+++ DATA SHOWN +++
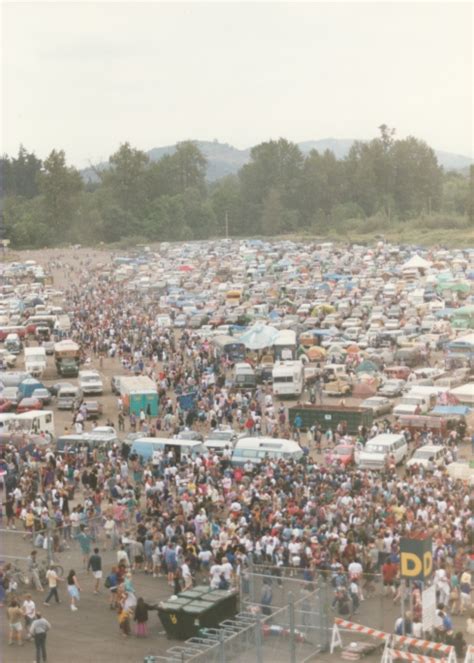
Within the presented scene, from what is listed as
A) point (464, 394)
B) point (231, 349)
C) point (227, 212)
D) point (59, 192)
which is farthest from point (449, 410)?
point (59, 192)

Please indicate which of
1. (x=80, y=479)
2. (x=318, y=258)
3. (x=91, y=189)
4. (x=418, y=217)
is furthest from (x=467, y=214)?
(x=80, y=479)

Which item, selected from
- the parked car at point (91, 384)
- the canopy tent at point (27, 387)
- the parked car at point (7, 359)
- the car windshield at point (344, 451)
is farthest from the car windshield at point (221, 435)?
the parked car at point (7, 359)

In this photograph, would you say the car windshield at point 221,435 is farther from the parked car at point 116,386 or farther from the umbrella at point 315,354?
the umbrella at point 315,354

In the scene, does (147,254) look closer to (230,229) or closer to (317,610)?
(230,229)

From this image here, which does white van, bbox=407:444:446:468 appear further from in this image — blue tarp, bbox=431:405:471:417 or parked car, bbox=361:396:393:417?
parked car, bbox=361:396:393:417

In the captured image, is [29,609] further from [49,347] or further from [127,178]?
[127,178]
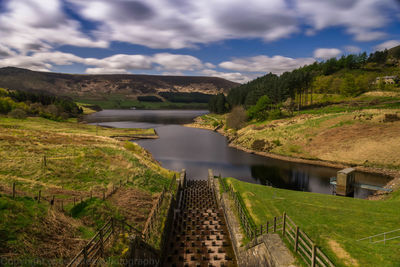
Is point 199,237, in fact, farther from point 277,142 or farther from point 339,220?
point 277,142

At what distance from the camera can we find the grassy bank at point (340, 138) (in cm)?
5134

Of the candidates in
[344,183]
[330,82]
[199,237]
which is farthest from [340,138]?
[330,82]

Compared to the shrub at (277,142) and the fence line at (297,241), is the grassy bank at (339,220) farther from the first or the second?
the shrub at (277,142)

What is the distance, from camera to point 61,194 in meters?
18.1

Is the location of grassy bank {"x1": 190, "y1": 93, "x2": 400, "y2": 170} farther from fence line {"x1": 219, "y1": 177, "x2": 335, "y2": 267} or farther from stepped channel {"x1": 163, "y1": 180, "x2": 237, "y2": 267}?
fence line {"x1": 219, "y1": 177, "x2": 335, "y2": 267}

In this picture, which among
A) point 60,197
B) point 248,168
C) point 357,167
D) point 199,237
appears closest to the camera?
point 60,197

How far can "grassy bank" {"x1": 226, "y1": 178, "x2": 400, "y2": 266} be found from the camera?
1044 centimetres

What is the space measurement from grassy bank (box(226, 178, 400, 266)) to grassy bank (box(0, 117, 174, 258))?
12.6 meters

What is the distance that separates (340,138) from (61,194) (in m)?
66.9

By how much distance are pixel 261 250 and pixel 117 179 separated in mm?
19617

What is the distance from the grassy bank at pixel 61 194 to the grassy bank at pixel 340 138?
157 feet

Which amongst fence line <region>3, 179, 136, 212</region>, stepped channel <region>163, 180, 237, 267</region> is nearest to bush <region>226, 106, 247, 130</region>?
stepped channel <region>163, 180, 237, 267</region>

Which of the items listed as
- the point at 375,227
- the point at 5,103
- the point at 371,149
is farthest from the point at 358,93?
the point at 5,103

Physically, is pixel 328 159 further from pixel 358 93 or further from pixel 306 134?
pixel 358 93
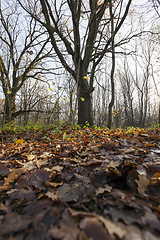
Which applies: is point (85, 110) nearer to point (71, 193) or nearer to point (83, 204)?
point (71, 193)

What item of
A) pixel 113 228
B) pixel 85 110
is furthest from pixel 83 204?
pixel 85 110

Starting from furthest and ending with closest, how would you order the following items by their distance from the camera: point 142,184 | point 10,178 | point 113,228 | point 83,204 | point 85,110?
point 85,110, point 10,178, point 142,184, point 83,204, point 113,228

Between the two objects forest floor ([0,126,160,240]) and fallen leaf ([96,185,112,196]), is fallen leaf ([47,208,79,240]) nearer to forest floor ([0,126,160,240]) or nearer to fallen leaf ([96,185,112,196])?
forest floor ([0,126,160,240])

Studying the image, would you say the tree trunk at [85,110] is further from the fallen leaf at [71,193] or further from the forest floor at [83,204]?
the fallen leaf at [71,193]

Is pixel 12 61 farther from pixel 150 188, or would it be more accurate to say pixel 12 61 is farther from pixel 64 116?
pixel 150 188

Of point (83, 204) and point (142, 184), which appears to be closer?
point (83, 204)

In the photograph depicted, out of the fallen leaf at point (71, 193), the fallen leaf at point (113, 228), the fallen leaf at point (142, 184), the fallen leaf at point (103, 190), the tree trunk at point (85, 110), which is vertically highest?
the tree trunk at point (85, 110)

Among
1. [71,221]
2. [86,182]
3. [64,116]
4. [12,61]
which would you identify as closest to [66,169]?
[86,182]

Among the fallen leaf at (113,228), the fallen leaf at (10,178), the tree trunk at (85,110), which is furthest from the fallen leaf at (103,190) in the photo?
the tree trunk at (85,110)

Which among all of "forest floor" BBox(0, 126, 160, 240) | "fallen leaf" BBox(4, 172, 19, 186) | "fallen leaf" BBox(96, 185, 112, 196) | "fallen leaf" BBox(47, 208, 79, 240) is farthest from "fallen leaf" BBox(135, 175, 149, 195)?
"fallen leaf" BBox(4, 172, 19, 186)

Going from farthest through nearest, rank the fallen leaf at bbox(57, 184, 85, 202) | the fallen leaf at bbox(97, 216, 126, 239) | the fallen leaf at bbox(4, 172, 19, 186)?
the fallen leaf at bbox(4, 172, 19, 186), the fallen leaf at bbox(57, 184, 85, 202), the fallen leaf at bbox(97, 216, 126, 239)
+++
## EXERCISE REQUIREMENTS
Rewrite the items above, changing "canopy tent" to "shade tent" and keeping everything else the same. Leave the pictures out.

## SOLUTION TO THIS TASK
Within the presented scene, from what is listed as
A) point (464, 394)
B) point (231, 349)
C) point (227, 212)
D) point (59, 192)
which is farthest from point (449, 410)?
point (59, 192)

Please indicate which of
1. (x=80, y=479)
2. (x=318, y=258)
3. (x=91, y=189)
4. (x=418, y=217)
is furthest from (x=467, y=214)?
(x=80, y=479)

Which item, selected from
- the parked car at point (91, 384)
- the shade tent at point (27, 387)
- the parked car at point (7, 359)
- the car windshield at point (344, 451)
is farthest from the car windshield at point (221, 435)?
the parked car at point (7, 359)

In this photograph, would you say the car windshield at point 221,435 is farther from the parked car at point 116,386 or farther from the umbrella at point 315,354?
the umbrella at point 315,354

In the scene, does (147,254) look closer to (230,229) or closer to (317,610)?
(230,229)

From this image here, which does white van, bbox=407:444:446:468 appear further from in this image — blue tarp, bbox=431:405:471:417 or parked car, bbox=361:396:393:417?
parked car, bbox=361:396:393:417

In the captured image, is [29,609] further from [49,347] or further from [127,178]?
[127,178]
Is point 199,237, in fact, farther from point 277,142 or farther from point 339,220?
point 277,142

At what distance from the camera can we find the grassy bank at point (340, 138) (in cm)?
5134

Of the candidates in
[344,183]
[330,82]
[199,237]
which is farthest from [340,138]?
[330,82]

Compared to the shrub at (277,142) and the fence line at (297,241), is the grassy bank at (339,220) farther from the first or the second?
the shrub at (277,142)

What is the distance, from camera to point 61,194 in meters?
18.1

Is the location of grassy bank {"x1": 190, "y1": 93, "x2": 400, "y2": 170} farther from fence line {"x1": 219, "y1": 177, "x2": 335, "y2": 267} or farther from stepped channel {"x1": 163, "y1": 180, "x2": 237, "y2": 267}?
fence line {"x1": 219, "y1": 177, "x2": 335, "y2": 267}

In this picture, which among
A) point 60,197
B) point 248,168
C) point 357,167
D) point 199,237
appears closest to the camera?
point 60,197

How far can "grassy bank" {"x1": 226, "y1": 178, "x2": 400, "y2": 266} be found from the camera?
1044 centimetres

What is the space measurement from grassy bank (box(226, 178, 400, 266)) to grassy bank (box(0, 117, 174, 258))?
12.6 meters

What is the distance that separates (340,138) from (61,194) (in m)?
66.9

By how much distance are pixel 261 250 and pixel 117 179 separated in mm?
19617

What is the distance from the grassy bank at pixel 61 194 to the grassy bank at pixel 340 138?
157 feet

Which amongst fence line <region>3, 179, 136, 212</region>, stepped channel <region>163, 180, 237, 267</region> is nearest to bush <region>226, 106, 247, 130</region>?
stepped channel <region>163, 180, 237, 267</region>

Which of the items listed as
- the point at 375,227
- the point at 5,103
- the point at 371,149
is farthest from the point at 358,93?
the point at 5,103

Physically, is pixel 328 159 further from pixel 358 93 or further from pixel 306 134?
pixel 358 93
Which applies: is point (85, 110) nearer to point (71, 193) or nearer to point (83, 204)?
point (71, 193)

What item of
A) pixel 113 228
B) pixel 85 110
is furthest from pixel 83 204?
pixel 85 110

Starting from furthest and ending with closest, how would you order the following items by their distance from the camera: point 142,184 | point 10,178 | point 113,228 | point 83,204 | point 85,110?
point 85,110, point 10,178, point 142,184, point 83,204, point 113,228

Between the two objects forest floor ([0,126,160,240]) and fallen leaf ([96,185,112,196]), is fallen leaf ([47,208,79,240]) nearer to forest floor ([0,126,160,240]) or nearer to fallen leaf ([96,185,112,196])?
forest floor ([0,126,160,240])

Studying the image, would you say the tree trunk at [85,110] is further from the fallen leaf at [71,193] or further from the forest floor at [83,204]?
the fallen leaf at [71,193]

Is pixel 12 61 farther from pixel 150 188, or would it be more accurate to say pixel 12 61 is farther from pixel 64 116?
pixel 150 188

Of point (83, 204) and point (142, 184), which appears to be closer?
point (83, 204)

In the photograph depicted, out of the fallen leaf at point (71, 193), the fallen leaf at point (113, 228), the fallen leaf at point (142, 184), the fallen leaf at point (103, 190), the tree trunk at point (85, 110), which is vertically highest?
the tree trunk at point (85, 110)

Among
1. [71,221]
2. [86,182]
3. [64,116]
4. [12,61]
which would you identify as closest to [66,169]?
[86,182]

Among the fallen leaf at (113,228), the fallen leaf at (10,178), the tree trunk at (85,110), which is furthest from the fallen leaf at (103,190) in the photo?
the tree trunk at (85,110)

Which among all of "forest floor" BBox(0, 126, 160, 240) | "fallen leaf" BBox(4, 172, 19, 186) | "fallen leaf" BBox(96, 185, 112, 196) | "fallen leaf" BBox(47, 208, 79, 240) is farthest from "fallen leaf" BBox(135, 175, 149, 195)?
"fallen leaf" BBox(4, 172, 19, 186)

Going from farthest through nearest, rank the fallen leaf at bbox(57, 184, 85, 202) | the fallen leaf at bbox(97, 216, 126, 239) | the fallen leaf at bbox(4, 172, 19, 186)?
the fallen leaf at bbox(4, 172, 19, 186), the fallen leaf at bbox(57, 184, 85, 202), the fallen leaf at bbox(97, 216, 126, 239)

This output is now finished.